Михаил Семенович по-иному смотрел теперь на людей и на периферии, и в столице. При явно выраженных коммерческих талантах, подкрепленных неустанным трудом и совершенствованием, в возрасте Христа Крисницкий мог похвастаться солидным состоянием и положением в желанном для него мире раутов, балов, спесивых разговоров и безудержного веселья, сдабриваемого часто мотовством, глупостью и щедро расплескивающимся по бокалам шампанским. Порой, отлично проведя вечер, он возвращался домой пешком и со страхом ждал, когда пройдет благодатное действие вина. Нечасто он позволял себе отдых – забота о процветании нескольких фабрик порой вовсе не оставляла мысли о подобном, но все же он захаживал в дома, жители которых только и жили развлечениями.

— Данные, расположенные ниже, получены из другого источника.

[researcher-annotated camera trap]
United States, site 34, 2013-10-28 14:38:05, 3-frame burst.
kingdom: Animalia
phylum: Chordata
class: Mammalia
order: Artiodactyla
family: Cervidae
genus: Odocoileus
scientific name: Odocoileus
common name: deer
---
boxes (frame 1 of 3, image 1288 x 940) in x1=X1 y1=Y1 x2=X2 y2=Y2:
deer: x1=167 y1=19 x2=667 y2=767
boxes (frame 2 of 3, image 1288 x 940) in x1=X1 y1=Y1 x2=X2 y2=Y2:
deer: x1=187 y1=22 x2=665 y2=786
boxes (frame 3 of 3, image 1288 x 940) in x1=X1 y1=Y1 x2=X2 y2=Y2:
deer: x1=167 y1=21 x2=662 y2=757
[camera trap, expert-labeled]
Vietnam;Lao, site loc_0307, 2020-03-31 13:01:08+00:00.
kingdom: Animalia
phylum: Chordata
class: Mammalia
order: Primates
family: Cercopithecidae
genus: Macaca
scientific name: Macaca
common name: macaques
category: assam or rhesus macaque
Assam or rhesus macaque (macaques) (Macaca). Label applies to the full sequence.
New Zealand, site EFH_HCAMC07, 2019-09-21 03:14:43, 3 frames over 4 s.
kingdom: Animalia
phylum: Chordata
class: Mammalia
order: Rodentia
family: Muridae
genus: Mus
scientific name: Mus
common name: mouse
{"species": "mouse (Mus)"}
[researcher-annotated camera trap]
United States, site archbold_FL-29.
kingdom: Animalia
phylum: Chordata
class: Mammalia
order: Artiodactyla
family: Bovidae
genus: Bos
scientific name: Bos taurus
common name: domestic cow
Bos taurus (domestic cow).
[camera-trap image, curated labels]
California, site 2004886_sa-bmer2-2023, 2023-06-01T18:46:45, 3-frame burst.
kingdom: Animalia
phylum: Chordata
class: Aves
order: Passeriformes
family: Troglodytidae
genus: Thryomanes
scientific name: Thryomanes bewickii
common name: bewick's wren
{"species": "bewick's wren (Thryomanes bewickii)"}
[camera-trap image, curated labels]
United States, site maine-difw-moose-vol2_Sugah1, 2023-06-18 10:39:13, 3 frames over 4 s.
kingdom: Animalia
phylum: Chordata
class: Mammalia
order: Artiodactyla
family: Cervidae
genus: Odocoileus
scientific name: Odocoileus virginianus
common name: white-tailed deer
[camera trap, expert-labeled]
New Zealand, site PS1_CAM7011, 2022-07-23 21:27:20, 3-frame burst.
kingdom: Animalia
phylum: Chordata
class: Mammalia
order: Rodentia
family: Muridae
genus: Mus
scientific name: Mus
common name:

Всегда после увеселений в домах актрис, промышленников или, что случалось реже, настоящих аристократов, он, ощущая, как прохладный вздох ночи будит его от искаженного восприятия мира, готов был поклясться, что всеобъемлющая тоска, крутящая расплывающийся разум, тяжелее всего, что ему удалось испытать раньше. Словно он поднимал глаза к бездонно – пугающему, захватывающему волю небу и ужасался, что время идет, а он только и делает, что зарабатывает и тратит деньги. И, тем не менее, по утрам он вновь принимал приглашения. Замена действительности в бокалах из тонкого хрусталя; деликатесы, щедро расставляемые лакеями, одетыми лучше некоторых господ; женщины, не пугливые и вовсе не манерные, как в «приличном» обществе. Многие личности разрывались между двумя сторонами одного удовольствия – праздного времяпрепровождения, поэтому кочевали из общества светского в полу светское, а порой и на самое дно – в публичные дома и дикие сходки военных. В общем-то, никто не мог провести четкую грань между великосветскими мероприятиями и тем, что влекло неизмеримо больше. Разве что дамы полусвета были смелее и охотнее отвечали на ухаживания. Резкость, распущенность, показная свобода, поскольку все так или иначе были лишь рабами эпохи, контрастировали с утонченностью, жеманством и длинными беседами порой вовсе без содержания. Крисницкий мало где видел подлинную свободу нравов, отрешенность от мерзости и полет фантазии. Но вот беда – с теми, кто отвечал его требованиям, ему становилось скучно и казалось, что свербит сердце, поскольку сам он отнюдь не был ангелом. Получалось, что он обманывал честных людей и в какой-то степени обманывал себя, отвергая то, к чему яростно тянулся.